Karen: [00:17:31] You don't want the sense that somebody had to give in. You want the sense that you're still working toward the collaborative goal. And so if that goal is a cohesive program that all fits together, yes, there will be some give and take, but you don't want it to feel like winning and losing.
Paul: [00:17:48] My watchword for all of this stuff is always resentment. Am I finding myself being resentful that, "Oh, I couldn't say the thing that I wanted to say in this space"? Or "Is the other person resentful because we had to agree, we had to have the party line on things." And I think that's also just a useful cue when we're talking about those check-ins and getting feedback right.
Paul: [00:18:08] It's like, are we resentful of the feedback that we're getting? Or are we resentful of our feedback not being listened to? Because that's really a sign that we need to step back and sort of strengthen the container of relationship that we're working in, and just talk through again, how do we want to handle that when we disagree? How do we want to resolve that?
Karen: [00:18:25] So just to track, "What does it take to work well asynchronously?" The first thing is a really good foundation, which probably comes from asynchronous meeting. From getting together, and talking through the goals, the direction, the intent, the norms of collaboration and outline of the project. Probably a structure of who's going to do what and what's the pacing going to be.
Karen: [00:18:48] And you know some things about how is the work going to get done, all those kinds of things. You don't want to rush through that.

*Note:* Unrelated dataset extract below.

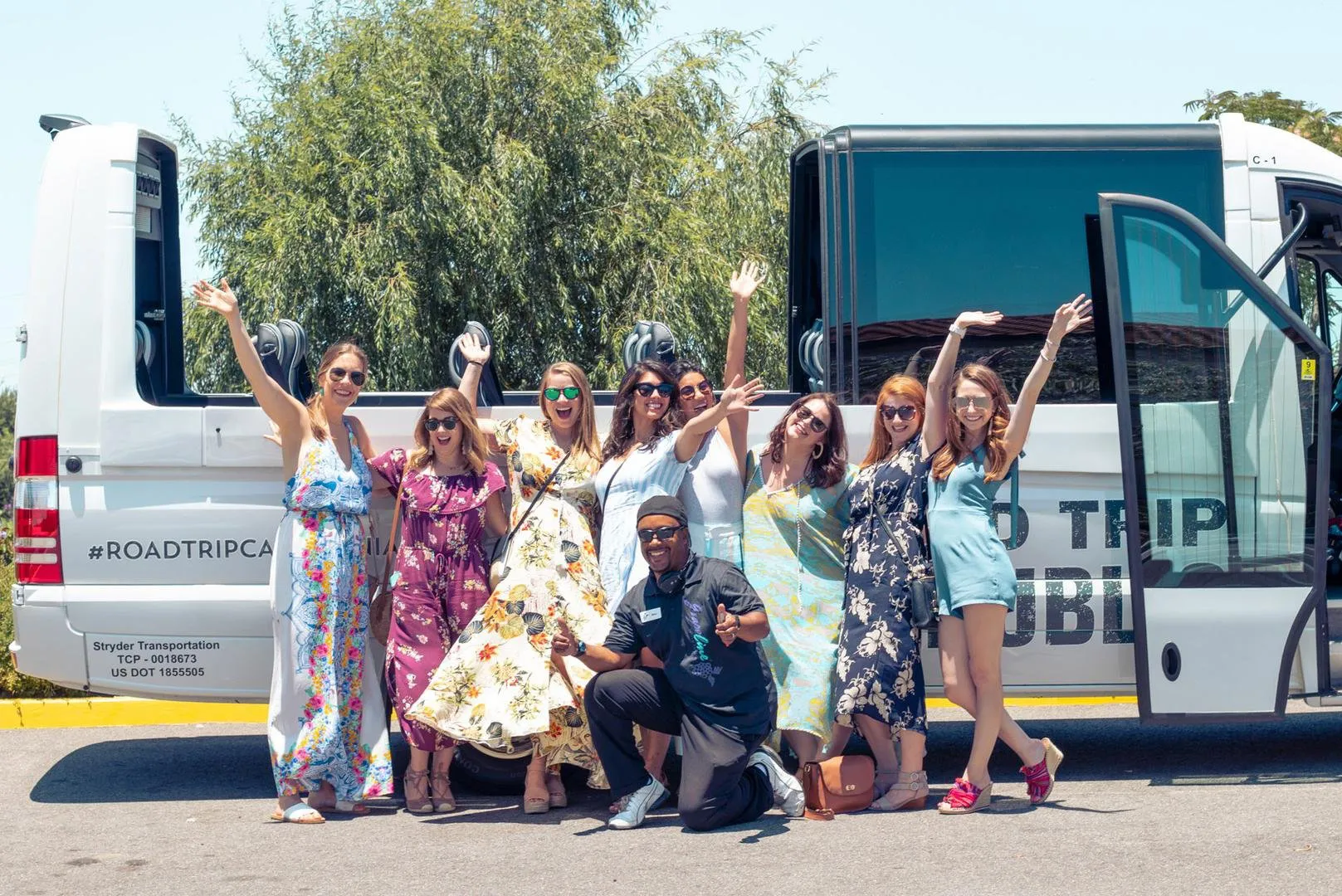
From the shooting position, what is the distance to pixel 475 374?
243 inches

You want to make sure that those are collaboratively decided on and that there's the sense of collaboration right off the bat.

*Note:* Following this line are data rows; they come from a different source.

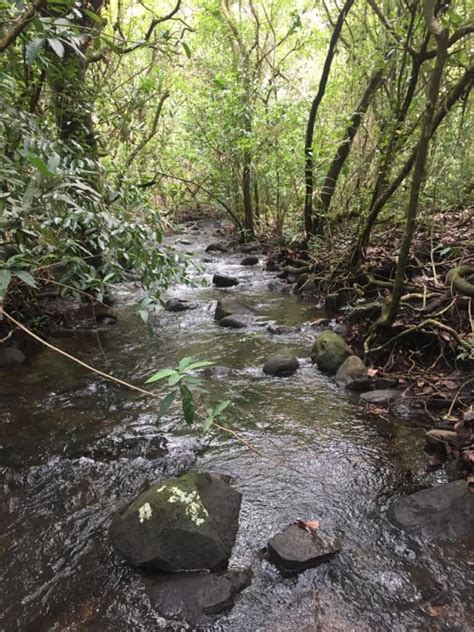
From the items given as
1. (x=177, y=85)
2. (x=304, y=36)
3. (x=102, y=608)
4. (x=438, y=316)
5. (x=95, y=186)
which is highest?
(x=304, y=36)

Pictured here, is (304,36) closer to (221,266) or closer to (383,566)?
(221,266)

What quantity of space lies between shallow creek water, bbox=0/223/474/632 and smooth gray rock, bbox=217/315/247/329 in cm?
102

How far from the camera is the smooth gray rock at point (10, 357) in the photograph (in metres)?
4.54

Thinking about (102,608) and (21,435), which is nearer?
(102,608)

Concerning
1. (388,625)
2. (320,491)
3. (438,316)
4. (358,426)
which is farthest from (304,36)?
(388,625)

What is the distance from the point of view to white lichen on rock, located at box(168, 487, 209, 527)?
86.7 inches

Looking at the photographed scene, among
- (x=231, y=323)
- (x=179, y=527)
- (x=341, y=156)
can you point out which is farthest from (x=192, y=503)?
(x=341, y=156)

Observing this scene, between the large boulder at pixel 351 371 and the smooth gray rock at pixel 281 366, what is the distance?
473 millimetres

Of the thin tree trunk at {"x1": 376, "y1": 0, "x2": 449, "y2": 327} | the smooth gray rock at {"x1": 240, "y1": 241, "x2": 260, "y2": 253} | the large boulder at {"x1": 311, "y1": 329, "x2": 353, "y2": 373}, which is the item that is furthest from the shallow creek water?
the smooth gray rock at {"x1": 240, "y1": 241, "x2": 260, "y2": 253}

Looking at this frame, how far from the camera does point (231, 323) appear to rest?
6.00 metres

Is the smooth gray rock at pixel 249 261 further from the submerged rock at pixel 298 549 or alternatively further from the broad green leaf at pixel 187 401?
the broad green leaf at pixel 187 401

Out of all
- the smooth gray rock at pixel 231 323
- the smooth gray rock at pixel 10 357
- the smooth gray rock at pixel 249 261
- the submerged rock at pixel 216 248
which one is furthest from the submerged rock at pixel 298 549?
the submerged rock at pixel 216 248

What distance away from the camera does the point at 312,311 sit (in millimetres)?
6660

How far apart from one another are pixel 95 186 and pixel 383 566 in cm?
321
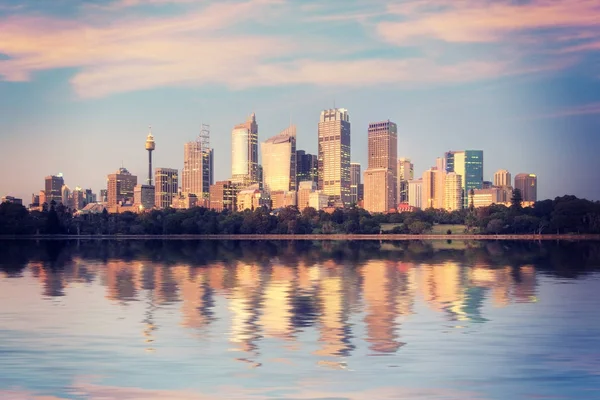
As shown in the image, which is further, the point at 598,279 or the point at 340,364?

Karen: [00:19:01] And then as you go off in your sort of separate places early on, you want to do smaller chunks, get back together and check in with each other more often. It can spread out over time as you build that working relationship and build the confidence of it.
Karen: [00:19:16] But keep in mind always that even if I am working on my own, I am working on a joint thing that is intended to reflect and to belong to the relationship. And so what I'm putting into it when I'm not in the presence of my collaborative partners, is going to get influenced by those other people at some point and some things they're going to just love what I did and some things they're not.
Karen: [00:19:42] And I need to be ready to set aside my attachment to pieces, and be able to really have that conversation where there's disagreement. And let go if there's a better idea or a different direction, or the project's headed off somewhere else.
Karen: [00:19:55] So be prepared for where the roads that we're on sort of diverge and make sure that there are opportunities for intersection again. And then being really cautious about resentment that may show up when there are differences, really show up with a ton of curiosity, and as little ego as you can manage.
Karen: [00:20:15] And check in with each other and make sure that when you're working through those differences, you have a way to go about it. That results in everyone still being heard and whole. And not getting into those resentful places. So that the end product is a model of collaboration and bringing in the best of what everybody has to offer and even more than the best of any one individual. But that magic that happens when real collaboration happens. And we're just really pointing to the value, both for convenience of being able to work asynchronously and also for the benefits of individual focused work, and the collaborative different gifts, and energies going into it.
Paul: [00:20:58] Well, that's going to do it for us today. Until next time, I'm Paul Tevis.
Karen: [00:21:01] And I'm Karen Gimnig. And this has been Employing Differences.